Update on El Niño: will Gaia disappoint the climate activists?

Summary: Climate alarmists have run wild with predictions about the “monster” “Godzilla” El Niño, their last throw of the dice before the COP-21 climate conference in Paris. Here is an example by Brad Plummer, with some debunking. The latest forecasts of the major climate models suggest that it will disappoint activists (but match NOAA’s more cautious predictions).

El Nino in action, from NOAA

When did we “pathologize” weather? When did commonplace weather become abnormal? The debates over the past and future of anthropogenic climate change are of great importance (climate change is ubiquitous in history). But the news increasingly describes normal weather as a kind of plague, something to fear.

For example see “El Niño, explained: A guide to the biggest weather story of 2015” by Brad Plummer at Vox. Plummer’s perspective is clearly stated by his tagline: “On the apocalypse beat, more or less.” His article is a masterpiece of propaganda, creating fear to advance his public policy agenda. A few excerpts, matched with reality, tell the tale.

“Now it looks like we’re in for a monster. The El Niño currently brewing in the Pacific is shaping up to be one of the strongest ever recorded.”

→ GIVEN EXERCISE:
Copy the El Niño update word for word, starting with "Summary: Climate alarmists" and going on through "something to fear.".

→ DATASET SECTION:
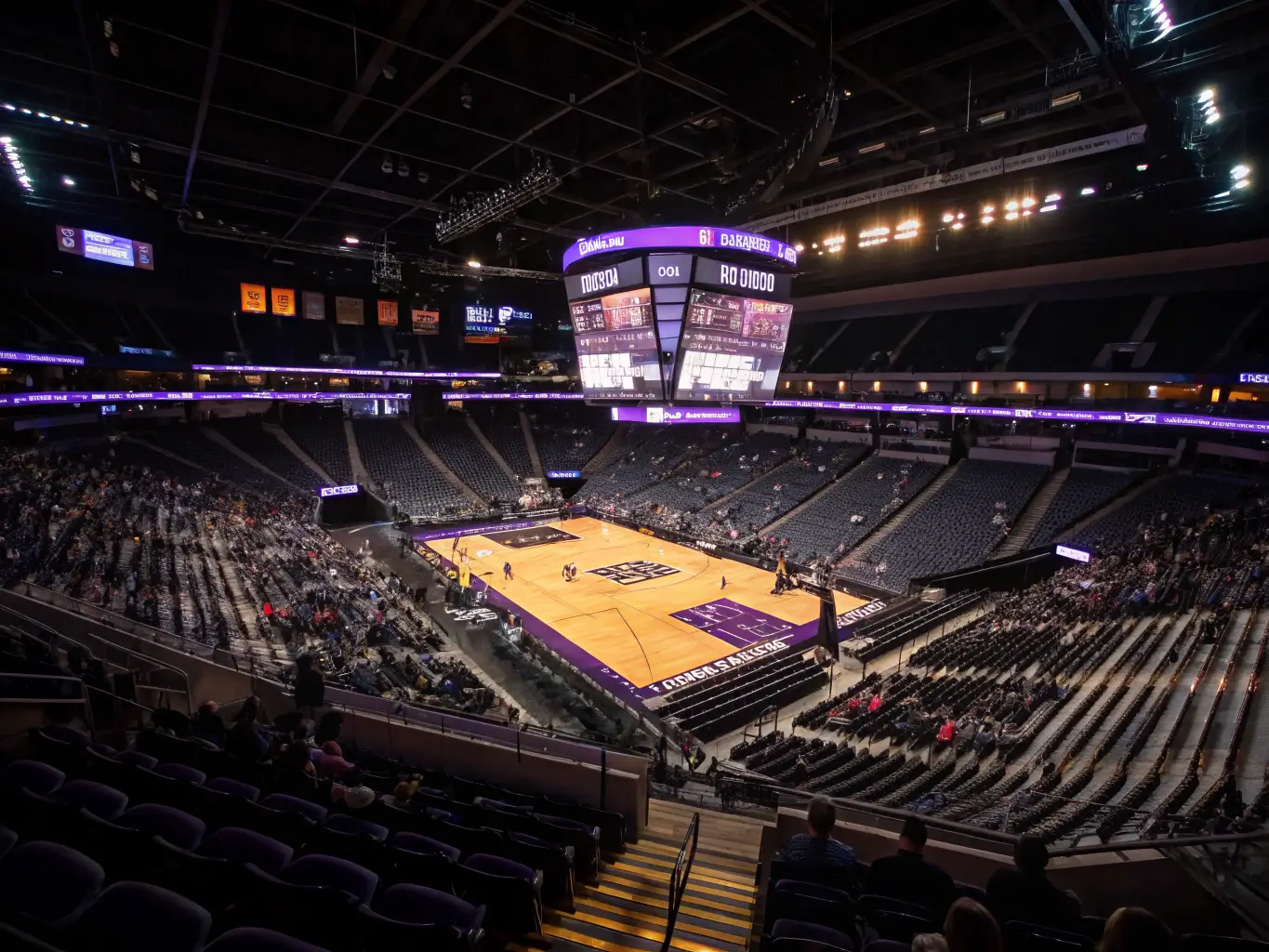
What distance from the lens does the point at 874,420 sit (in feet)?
117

→ ANSWER:
Summary: Climate alarmists have run wild with predictions about the “monster” “Godzilla” El Niño, their last throw of the dice before the COP-21 climate conference in Paris. Here is an example by Brad Plummer, with some debunking. The latest forecasts of the major climate models suggest that it will disappoint activists (but match NOAA’s more cautious predictions).

El Nino in action, from NOAA

When did we “pathologize” weather? When did commonplace weather become abnormal? The debates over the past and future of anthropogenic climate change are of great importance (climate change is ubiquitous in history). But the news increasingly describes normal weather as a kind of plague, something to fear.